From the Minneapolis Labor Review, July 27, 2018

By Steve Share, Minneapolis Labor Review editor

MINNEAPOLIS —Voting 5-4, the U.S. Supreme Court last month upended 41 years of legal precedent and overturned the Court’s unanimous 1977 decision which had allowed public sector unions to collect “fair share” or “agency” fees from non-members.

The decision in Janus v. AFSCME Council 31, which was released June 27, ruled in favor of State of Illinois employee Mark Janus’s objection to paying any fees to the union which represented him and bargained for his wages and benefits.

Janus’s case, bankrolled by right-wing foundations funded by anti-union billionaires, claimed that all “non-member fee deductions are coerced political speech” and that “the First Amendment forbids coercing any money from the non-members.”

The case was carefully designed to overturn the Supreme Court’s 1977 decision, Abood v. Detroit Board of Education. In Abood, the Court ruled unanimously that the interests of both government employers and public employee unions for labor peace were served by collective bargaining. The Court, however, sensitive to potential First Amendment concerns, in Abood upheld “fair share” fees as a way for workers who objected to joining the union to pay for the union’s collective bargaining activities, but not its political efforts.

The majority opinion overturning Abood was written by Justice Samuel Alito, who has served on the high court since 2006 and was nominated by President George W. Bush. In other opinions in recent years, Alito had raised concerns about Abood, laying the groundwork for future challenges. President Trump’s nominee, Justice Neil Gorsuch, sided with the 5-4 majority.

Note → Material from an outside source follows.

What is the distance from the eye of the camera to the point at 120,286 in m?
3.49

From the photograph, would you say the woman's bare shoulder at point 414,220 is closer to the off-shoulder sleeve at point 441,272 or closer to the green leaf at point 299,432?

Justice Elena Kagan, writing the dissenting opinion, vehemently objected to the process and outcome of Janus. “Today, the Court succeeds in its 6-year campaign to reverse Abood,”  she wrote. “Its decision will have large-scale consequences. Public employee unions will lose a secure source of financial support… Across the country, the relationships of public employees and employers will alter in both predictable and wholly unexpected ways.”

Kagan continued: “Rarely if ever has the Court overruled a decision — let alone one of this import — with so little regard for the usual principles of stare decisis [previous decisions]. There are no special justifications for reversing Abood. It has proved workable. No recent developments have eroded its underpinnings. And it is deeply entrenched, in both the law and the real world… Those laws underpin thousands of contracts involving millions of employees… [J]udicial disruption does not get any greater than what the Court does today.”

“There is no sugarcoating today’s opinion,” Kagan wrote. “The majority overthrows a decision entrenched in this Nation’s law — and its economic life — for over 40 years… And it does so by weaponizing the First Amendment, in a way that unleashes judges, now and in the future, to intervene in economic and regulatory policy… [A]lmost all economic and regulatory policy affects or touches speech. So the majority’s road runs long. And at every stop are black-robed rulers overriding citizens’ choices.”

State of Illinois employee Mark Janus paid $44.58 monthly in fair share fees to AFSCME, about $535 per year. What next for him? The Chicago Sun-Times reported July 20 that “he’s quitting his job for a position with the conservative think tank that helped bankroll his case.”